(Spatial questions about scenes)
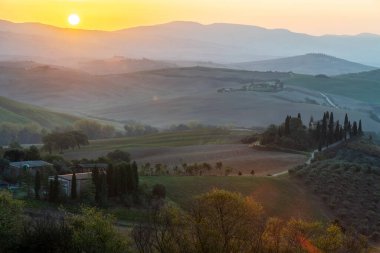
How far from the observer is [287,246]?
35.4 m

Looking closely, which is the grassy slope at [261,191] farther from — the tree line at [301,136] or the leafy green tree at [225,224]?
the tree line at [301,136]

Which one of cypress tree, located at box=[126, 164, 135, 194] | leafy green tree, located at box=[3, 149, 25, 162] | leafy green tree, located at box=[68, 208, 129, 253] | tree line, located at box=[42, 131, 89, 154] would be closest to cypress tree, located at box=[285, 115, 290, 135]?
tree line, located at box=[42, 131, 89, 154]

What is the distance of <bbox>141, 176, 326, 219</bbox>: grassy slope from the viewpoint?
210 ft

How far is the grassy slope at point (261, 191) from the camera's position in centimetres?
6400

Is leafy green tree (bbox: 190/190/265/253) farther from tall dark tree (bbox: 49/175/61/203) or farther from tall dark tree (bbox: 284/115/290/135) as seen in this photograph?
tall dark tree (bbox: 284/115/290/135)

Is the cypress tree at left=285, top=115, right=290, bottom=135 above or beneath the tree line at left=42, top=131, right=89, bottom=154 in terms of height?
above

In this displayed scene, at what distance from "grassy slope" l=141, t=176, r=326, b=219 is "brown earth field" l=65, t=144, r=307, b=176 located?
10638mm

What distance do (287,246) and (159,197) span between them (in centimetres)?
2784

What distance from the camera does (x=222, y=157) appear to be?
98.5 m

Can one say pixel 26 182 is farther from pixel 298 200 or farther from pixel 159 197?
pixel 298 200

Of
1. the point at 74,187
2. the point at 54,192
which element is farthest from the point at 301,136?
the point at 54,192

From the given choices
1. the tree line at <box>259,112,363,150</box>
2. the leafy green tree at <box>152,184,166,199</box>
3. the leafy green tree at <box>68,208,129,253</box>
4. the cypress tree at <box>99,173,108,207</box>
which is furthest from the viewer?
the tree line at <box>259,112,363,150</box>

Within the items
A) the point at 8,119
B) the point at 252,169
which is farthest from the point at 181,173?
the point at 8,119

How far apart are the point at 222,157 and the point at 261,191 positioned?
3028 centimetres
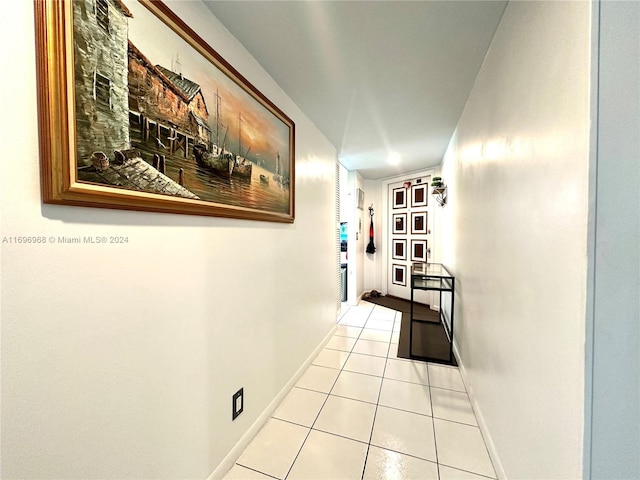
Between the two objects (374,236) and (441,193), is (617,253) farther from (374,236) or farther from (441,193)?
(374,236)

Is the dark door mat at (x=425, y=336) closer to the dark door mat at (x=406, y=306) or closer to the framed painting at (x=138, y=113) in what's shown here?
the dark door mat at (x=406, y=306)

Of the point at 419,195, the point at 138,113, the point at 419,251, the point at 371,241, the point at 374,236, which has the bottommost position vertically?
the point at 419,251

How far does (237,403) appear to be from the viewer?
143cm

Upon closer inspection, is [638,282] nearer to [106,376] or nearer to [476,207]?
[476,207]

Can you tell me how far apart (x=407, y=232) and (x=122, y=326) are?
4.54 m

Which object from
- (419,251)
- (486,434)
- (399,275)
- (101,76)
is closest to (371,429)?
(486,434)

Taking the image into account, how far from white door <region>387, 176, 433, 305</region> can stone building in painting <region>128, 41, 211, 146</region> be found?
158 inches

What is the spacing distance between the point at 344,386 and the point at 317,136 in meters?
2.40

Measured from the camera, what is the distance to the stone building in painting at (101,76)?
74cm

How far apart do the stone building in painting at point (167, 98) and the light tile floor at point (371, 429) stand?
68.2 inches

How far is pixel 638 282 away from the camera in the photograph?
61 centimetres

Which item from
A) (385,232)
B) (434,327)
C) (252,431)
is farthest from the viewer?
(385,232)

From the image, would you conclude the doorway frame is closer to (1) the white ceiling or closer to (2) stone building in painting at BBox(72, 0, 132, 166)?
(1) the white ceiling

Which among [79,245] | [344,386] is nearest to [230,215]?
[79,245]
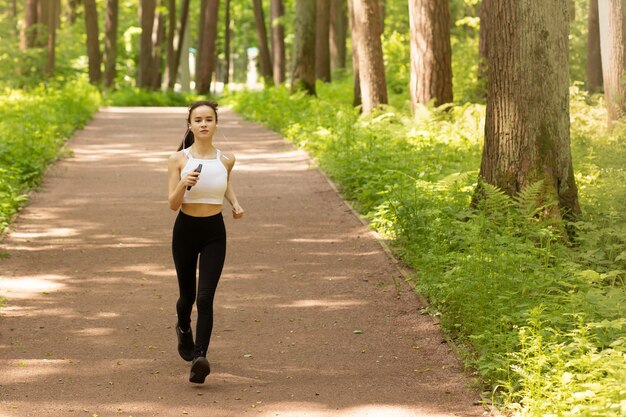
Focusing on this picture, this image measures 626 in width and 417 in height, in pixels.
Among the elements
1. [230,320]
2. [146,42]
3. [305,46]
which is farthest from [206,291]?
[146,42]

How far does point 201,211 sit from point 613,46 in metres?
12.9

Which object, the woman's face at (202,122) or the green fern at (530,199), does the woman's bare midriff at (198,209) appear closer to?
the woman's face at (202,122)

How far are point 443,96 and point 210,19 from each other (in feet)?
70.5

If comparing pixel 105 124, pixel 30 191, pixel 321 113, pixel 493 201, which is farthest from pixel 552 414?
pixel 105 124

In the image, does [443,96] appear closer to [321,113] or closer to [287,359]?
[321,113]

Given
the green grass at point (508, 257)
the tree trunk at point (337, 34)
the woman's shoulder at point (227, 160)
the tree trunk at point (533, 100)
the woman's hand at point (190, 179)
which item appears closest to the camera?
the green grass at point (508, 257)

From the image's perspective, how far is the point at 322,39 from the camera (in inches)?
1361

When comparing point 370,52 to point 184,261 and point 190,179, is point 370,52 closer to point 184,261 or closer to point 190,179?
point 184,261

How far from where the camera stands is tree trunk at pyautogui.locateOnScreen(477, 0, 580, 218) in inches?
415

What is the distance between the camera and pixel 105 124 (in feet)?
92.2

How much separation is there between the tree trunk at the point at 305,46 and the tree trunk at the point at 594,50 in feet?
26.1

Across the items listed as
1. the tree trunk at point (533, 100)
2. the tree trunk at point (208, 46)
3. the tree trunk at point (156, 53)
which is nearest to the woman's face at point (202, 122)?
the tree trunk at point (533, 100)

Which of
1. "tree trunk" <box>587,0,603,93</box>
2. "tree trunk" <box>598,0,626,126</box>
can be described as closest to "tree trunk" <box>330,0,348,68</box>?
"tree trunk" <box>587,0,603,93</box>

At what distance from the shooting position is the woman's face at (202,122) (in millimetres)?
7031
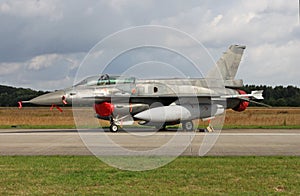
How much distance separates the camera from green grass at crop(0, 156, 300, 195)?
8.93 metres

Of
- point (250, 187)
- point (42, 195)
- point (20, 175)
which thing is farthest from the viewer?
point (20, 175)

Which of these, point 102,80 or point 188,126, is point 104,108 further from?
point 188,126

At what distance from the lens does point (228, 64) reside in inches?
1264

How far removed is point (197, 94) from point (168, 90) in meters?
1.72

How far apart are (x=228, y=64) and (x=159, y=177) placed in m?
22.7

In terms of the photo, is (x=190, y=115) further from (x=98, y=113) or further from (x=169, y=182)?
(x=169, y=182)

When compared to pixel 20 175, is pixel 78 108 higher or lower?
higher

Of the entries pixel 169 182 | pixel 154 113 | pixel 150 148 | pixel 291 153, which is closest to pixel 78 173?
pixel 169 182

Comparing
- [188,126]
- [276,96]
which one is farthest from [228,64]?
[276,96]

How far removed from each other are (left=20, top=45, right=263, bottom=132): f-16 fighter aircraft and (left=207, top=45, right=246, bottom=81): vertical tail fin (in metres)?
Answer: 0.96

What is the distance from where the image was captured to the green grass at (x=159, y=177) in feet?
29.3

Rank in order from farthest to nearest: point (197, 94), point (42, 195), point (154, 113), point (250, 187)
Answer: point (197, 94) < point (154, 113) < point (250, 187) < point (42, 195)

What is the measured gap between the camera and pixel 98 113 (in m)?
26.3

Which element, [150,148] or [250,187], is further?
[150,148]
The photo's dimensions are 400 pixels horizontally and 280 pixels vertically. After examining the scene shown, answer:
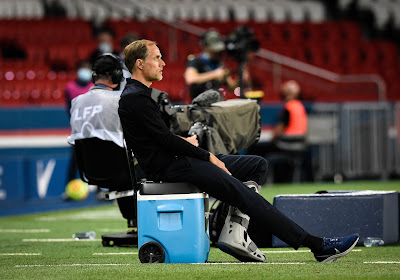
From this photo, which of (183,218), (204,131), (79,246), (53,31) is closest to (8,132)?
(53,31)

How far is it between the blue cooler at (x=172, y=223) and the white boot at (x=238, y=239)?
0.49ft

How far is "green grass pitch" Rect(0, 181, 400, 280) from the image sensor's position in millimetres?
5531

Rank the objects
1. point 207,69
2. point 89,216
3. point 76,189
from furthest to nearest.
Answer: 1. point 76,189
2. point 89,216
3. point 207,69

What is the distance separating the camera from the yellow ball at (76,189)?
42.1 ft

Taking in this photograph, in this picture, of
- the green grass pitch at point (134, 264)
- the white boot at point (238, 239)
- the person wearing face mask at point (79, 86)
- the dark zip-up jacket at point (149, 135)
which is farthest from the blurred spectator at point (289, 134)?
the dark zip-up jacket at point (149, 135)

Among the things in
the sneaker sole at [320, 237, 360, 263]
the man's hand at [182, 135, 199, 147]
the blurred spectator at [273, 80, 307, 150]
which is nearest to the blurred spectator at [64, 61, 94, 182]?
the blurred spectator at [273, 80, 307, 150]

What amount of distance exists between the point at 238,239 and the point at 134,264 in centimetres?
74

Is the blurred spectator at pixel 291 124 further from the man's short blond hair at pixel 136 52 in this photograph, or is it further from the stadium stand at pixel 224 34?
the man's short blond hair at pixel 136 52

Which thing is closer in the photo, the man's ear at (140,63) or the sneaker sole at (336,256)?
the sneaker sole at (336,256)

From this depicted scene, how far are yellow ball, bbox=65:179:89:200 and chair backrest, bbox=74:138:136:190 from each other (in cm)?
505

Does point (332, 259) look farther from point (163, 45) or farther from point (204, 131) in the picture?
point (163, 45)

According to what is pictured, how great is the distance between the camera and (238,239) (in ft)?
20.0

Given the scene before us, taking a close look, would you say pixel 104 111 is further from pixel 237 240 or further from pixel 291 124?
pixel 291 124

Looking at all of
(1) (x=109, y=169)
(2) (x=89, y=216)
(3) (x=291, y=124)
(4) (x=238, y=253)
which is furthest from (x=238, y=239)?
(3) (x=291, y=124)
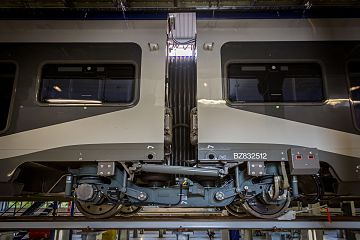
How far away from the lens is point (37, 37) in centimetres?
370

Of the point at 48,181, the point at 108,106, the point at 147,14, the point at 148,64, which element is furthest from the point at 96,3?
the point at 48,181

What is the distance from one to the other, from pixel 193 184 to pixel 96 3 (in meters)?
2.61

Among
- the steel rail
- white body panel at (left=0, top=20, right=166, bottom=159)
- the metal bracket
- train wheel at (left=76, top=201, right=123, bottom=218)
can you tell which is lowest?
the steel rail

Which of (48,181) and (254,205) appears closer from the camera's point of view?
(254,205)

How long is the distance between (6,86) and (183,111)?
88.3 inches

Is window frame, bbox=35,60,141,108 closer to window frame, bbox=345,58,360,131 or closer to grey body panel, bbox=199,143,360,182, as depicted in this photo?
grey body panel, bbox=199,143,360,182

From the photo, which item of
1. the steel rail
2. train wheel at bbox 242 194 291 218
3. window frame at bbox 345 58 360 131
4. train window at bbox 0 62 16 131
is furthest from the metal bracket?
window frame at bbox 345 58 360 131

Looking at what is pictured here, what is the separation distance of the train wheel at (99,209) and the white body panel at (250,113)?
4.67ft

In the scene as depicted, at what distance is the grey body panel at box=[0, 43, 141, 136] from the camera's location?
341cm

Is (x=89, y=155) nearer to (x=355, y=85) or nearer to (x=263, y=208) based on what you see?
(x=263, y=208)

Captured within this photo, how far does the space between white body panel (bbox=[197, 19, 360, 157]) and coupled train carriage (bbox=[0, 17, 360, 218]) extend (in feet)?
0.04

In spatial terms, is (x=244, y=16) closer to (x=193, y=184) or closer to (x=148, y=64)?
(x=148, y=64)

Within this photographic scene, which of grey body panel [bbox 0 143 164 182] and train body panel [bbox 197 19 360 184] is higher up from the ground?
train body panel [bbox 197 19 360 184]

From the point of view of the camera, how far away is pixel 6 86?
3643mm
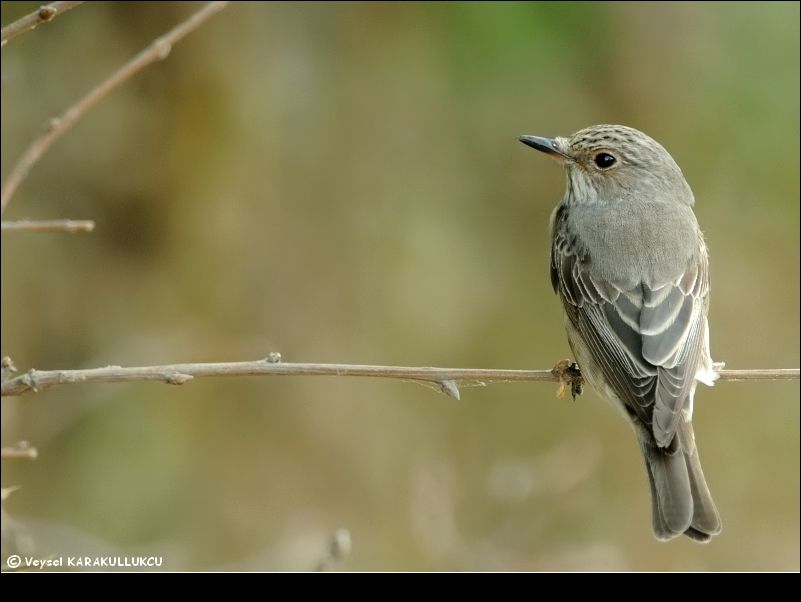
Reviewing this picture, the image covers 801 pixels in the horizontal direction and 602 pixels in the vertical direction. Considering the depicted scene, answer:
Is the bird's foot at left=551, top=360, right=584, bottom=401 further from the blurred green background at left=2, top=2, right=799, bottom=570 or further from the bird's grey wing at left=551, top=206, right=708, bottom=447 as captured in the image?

> Short task: Output everything from the start of the rows down to the line containing "3028 centimetres" as a numbered list, leaving out blank lines and pictures.

> The result:
1. How far from the observer is [287,246]?
2. 35.4 m
3. Looking closely, which is the grassy slope at [261,191] farther from — the tree line at [301,136] or the leafy green tree at [225,224]?
4. the tree line at [301,136]
5. Which one of cypress tree, located at box=[126, 164, 135, 194] | leafy green tree, located at box=[3, 149, 25, 162] | leafy green tree, located at box=[68, 208, 129, 253] | tree line, located at box=[42, 131, 89, 154] would be closest to cypress tree, located at box=[285, 115, 290, 135]?
6. tree line, located at box=[42, 131, 89, 154]
7. What is the distance of <bbox>141, 176, 326, 219</bbox>: grassy slope from the viewpoint?
8. 210 ft
9. How far is the grassy slope at point (261, 191) from the camera's position in centimetres?
10. 6400
11. Is leafy green tree (bbox: 190/190/265/253) farther from tall dark tree (bbox: 49/175/61/203) or farther from tall dark tree (bbox: 284/115/290/135) as seen in this photograph?
12. tall dark tree (bbox: 284/115/290/135)
13. Is the cypress tree at left=285, top=115, right=290, bottom=135 above or beneath the tree line at left=42, top=131, right=89, bottom=154 in terms of height?
14. above
15. In this displayed scene, at what distance from "grassy slope" l=141, t=176, r=326, b=219 is "brown earth field" l=65, t=144, r=307, b=176 located?
16. 10638mm
17. What distance do (287,246) and (159,197) span between them (in centimetres)?
18. 2784
19. What distance from the camera does (x=222, y=157) appear to be?
20. 98.5 m
21. Can one say pixel 26 182 is farther from pixel 298 200 or farther from pixel 159 197?
22. pixel 298 200
23. Of
24. 1. the point at 74,187
25. 2. the point at 54,192
26. which element is farthest from the point at 301,136?
27. the point at 54,192
28. From the given choices
29. 1. the tree line at <box>259,112,363,150</box>
30. 2. the leafy green tree at <box>152,184,166,199</box>
31. 3. the leafy green tree at <box>68,208,129,253</box>
32. 4. the cypress tree at <box>99,173,108,207</box>
33. which is furthest from the viewer?
34. the tree line at <box>259,112,363,150</box>
35. Within the items
36. A) the point at 8,119
37. B) the point at 252,169
38. which is farthest from the point at 181,173?
39. the point at 8,119
40. How far apart are the point at 222,157 and the point at 261,191 positioned?
41. 3028 centimetres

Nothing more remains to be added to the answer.